創建の経緯については、文政9年頃に河内国石川郡山中田村で、田畑を広げるため村内にあった大伴黒主夫婦の墓といわれる「夫婦塚」を山中田の村民一同が開墾すると、黒蛇が土中から出現し山中田村に逃げ入り、その後村で大火災が発生し半数が焼失したそうです。これを大伴黒主の祟りと考えた山中田の住民はその南方の山に祠を建立し、以後村の氏神として祀ったそうです。

大伴黒主神社(富田林市)
神社のある丘陵地の住宅街

明治42年(1909年)、富田林市北部にある式内社の美具久留御魂神社に合祀されましたが、第二次大戦後の昭和32年(1957年)に山中田の有志5名の尽力により復社。平成13年(2001年)、周辺の宅地(かがり台)開発に伴い現在地に遷座しましたが、この際、一時的に隣接する河南町の壹須何(一須加)神社内の仮社にて祀られたそうです。

大伴黒主神社は神職不在神社です。



大伴黒主について

大伴黒主(生没年不詳)は平安時代の歌人・官人で、姓(かばね)は村主(すぐり)。「古今和歌集」の序文に記された六人の代表的な歌人、いわゆる六歌仙の一人です。出自は近江国滋賀郡の大友村主で、本来は「大友黒主」との表記だったようで、古代豪族の「大伴氏(後の伴氏)」とは直接の関係はないようです。滋賀県大津市南志賀には同じく大伴黒主を祀る黒主神社(大伴黒主神社)があります。

ちなみに、山中田町に隣接する北大伴町、南大伴町の氏神は降幡神社(壹須何神社に合祀)で、大伴氏の祖神である天忍日命(天忍穂耳命との説も)を祀っていることから、周辺は大伴氏が支配していていたとも考えられています。

夫婦塚は二つの古墳から成り、山中田に存在したとされるものは字夫婦塚と字宮山の2ヶ所が知られていますが、江戸時代の地誌などによると創建の由緒で語られる夫婦塚は前者のようです。いずれの地誌も字夫婦塚の夫婦塚が何故大伴黒主の墓であるかという由緒を記していないようで、大伴黒主と当地の関係は不明です。なお、どちらの夫婦塚も現存していないようです。

一方、周辺に大伴氏ゆかりの地とされる大伴村があり、当社南側に有力豪族の墓と思われる古墳群なども確認されることから、古代豪族大伴氏の伝承と平安時代の歌人として有名な大伴(大友)黒主が結びついて、2つの古墳が黒主夫妻の墓「夫婦塚」として呼ばれるようになった可能性も考えられています。

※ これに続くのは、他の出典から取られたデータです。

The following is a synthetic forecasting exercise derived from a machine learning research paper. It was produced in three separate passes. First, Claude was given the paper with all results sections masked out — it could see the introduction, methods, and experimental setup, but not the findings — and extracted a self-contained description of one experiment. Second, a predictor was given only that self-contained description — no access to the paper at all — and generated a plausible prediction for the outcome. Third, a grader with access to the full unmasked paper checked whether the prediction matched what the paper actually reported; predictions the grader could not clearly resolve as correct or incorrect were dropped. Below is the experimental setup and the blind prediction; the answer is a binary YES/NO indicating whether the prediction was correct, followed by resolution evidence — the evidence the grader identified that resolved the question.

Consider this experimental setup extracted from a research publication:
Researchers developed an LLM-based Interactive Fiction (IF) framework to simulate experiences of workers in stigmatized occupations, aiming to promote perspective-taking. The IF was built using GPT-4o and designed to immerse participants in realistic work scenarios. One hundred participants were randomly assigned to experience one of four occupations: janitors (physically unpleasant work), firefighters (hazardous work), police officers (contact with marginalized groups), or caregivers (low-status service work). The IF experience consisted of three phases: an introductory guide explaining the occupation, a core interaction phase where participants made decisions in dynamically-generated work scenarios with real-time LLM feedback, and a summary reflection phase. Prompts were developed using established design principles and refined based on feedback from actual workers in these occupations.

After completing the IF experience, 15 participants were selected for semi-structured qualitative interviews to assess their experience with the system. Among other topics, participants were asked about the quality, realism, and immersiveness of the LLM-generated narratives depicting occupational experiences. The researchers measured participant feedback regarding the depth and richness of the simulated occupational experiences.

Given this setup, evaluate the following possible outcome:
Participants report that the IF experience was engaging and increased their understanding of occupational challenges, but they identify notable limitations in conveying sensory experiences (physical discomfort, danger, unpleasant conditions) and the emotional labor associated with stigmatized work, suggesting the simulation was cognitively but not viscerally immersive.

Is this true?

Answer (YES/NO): NO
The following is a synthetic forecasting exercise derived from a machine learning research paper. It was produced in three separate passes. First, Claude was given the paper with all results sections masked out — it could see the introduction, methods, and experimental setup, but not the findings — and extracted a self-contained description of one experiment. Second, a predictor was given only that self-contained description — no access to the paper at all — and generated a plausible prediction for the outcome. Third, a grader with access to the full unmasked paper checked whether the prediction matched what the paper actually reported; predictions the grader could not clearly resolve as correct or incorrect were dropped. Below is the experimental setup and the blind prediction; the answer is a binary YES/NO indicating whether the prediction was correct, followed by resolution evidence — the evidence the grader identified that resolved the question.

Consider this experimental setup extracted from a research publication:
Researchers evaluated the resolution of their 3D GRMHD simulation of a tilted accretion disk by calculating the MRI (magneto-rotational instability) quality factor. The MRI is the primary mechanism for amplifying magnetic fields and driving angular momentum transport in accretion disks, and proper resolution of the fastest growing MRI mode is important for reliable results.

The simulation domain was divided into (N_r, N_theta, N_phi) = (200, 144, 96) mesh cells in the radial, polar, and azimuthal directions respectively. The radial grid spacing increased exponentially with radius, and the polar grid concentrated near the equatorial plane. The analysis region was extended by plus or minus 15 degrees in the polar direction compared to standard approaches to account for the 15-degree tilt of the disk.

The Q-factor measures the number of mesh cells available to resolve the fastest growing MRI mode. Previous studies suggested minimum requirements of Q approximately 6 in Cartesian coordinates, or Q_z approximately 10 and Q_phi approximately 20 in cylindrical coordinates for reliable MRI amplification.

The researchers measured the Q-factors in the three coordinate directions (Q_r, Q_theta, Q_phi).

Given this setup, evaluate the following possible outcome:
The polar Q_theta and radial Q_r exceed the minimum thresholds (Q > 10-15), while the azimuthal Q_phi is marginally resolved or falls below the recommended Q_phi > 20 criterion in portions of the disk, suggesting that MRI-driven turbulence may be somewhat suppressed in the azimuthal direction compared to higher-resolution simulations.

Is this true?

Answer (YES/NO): NO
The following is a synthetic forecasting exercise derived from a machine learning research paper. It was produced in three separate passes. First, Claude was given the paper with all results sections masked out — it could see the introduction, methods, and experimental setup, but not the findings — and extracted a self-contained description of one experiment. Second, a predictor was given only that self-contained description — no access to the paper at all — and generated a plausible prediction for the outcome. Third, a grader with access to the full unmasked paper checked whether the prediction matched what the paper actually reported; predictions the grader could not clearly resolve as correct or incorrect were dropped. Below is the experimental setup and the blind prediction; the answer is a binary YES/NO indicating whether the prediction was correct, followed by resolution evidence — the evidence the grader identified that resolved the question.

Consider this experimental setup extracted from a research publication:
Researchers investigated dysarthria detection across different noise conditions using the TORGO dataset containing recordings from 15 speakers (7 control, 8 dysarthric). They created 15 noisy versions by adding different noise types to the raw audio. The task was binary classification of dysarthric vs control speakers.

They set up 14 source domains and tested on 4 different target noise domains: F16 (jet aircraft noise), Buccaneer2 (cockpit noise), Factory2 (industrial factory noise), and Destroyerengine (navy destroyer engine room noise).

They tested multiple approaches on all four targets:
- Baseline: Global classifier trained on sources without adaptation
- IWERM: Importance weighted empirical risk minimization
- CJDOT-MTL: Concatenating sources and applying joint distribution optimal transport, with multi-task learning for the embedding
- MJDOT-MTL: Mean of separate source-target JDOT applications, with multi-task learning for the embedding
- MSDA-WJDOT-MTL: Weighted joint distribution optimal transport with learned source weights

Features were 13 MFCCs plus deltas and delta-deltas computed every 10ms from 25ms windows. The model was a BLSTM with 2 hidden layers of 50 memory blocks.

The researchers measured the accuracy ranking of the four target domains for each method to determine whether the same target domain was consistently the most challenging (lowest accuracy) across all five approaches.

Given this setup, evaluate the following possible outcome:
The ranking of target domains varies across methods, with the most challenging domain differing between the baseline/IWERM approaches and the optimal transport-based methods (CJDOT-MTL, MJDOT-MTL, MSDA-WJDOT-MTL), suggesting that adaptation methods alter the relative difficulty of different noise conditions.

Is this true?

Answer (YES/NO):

南河内で大伴氏に関連する大きな神社としては、藤井寺市にある式内社伴林氏神社があります。

祭礼

10月の第3金・土・日曜日に秋祭りが行われ地車(だんじり)の曳航や宮入りなどがあります。だんじり小屋は神社の下に建つ山中田町会館のさらに下にあります。

大伴黒主神社(富田林市)
神社下にある地車庫

秋祭りの日程は合祀先であった美具久留御魂神社や近隣の板茂神社壹須何神社建水分神社と同じですが、大伴黒主神社に宮入りするのは山中田地区のみのようです。

境内

現在の大伴黒主神社は、寛弘寺古墳公園や西大寺山古墳群などのある丘陵地北端のやや西寄りに鎮座しています。かつての山中田集落の中心は佐備川の東岸の川縁だったので少し離れた場所といえます。旧社地は少し南の山中田墓地付近とも。

大伴黒主神社(富田林市)
斜面の中腹に見える鳥居

現在は丘陵上の北部にかがり台という住宅街が開かれており、山中田側の斜面には長いコンクリートの壁があり、緑色を背景とした壁画が描かれています。その壁画の北の端に山中田のだんじり小屋があり、その前から北東に向かって舗装された上り坂があります。

大伴黒主神社(富田林市)
参道入口

坂を上ると広場になっていて、前方の石垣の上に鳥居が見えます。なお、鳥居の向かいには山中田町会館があります。

大伴黒主神社(富田林市)
鳥居

参道入口の階段を上ると「黒主神社」の額が架かった石の鳥居が建っています。当社の社殿や鳥居はほぼ南西を向いています。

大伴黒主神社(富田林市)
境内の様子

鳥居をくぐると石畳の参道の先に社殿が見え、途中に2対の石燈籠と1対の狛犬が配されているのがわかります。

大伴黒主神社(富田林市)
手水鉢

手水鉢は右側の最初の燈篭手前にあります。

大伴黒主神社(富田林市)
本殿

柵で囲われた本殿の手前に拝所が設けられています。

大伴黒主神社(富田林市)
本殿右側の参道

本殿に向かって右側には奥に続く参道があり、本殿よりさらに右奥に小さなお社が見えます。こちらが牛瀧堂のようです。

大伴黒主神社(富田林市)
牛瀧堂

牛瀧堂といえば、「堂」と付くので南河内では観心寺の牛滝堂のように仏教寺院を連想しますが、こちらは昭和32年に大伴黒主神社が美具久留御魂神社から復社した際に、山中田の住人宅に祀られていた牛瀧堂が摂社として境内に祀られたそうです。牛は農耕の神として信仰されており、この牛瀧堂内には牛の形代があるそうです。

大伴黒主神社(富田林市)
牛瀧堂の狛犬

現在の境内にある石造物の中では、この牛瀧堂の前にある狛犬が最も古い印象です。

大伴黒主神社(富田林市)
境内の石造物

振り返ってみると、現社地に遷座した年月を示す、鳥居や燈篭、狛犬に彫られた「平成十三年五月吉日」という銘が見えました。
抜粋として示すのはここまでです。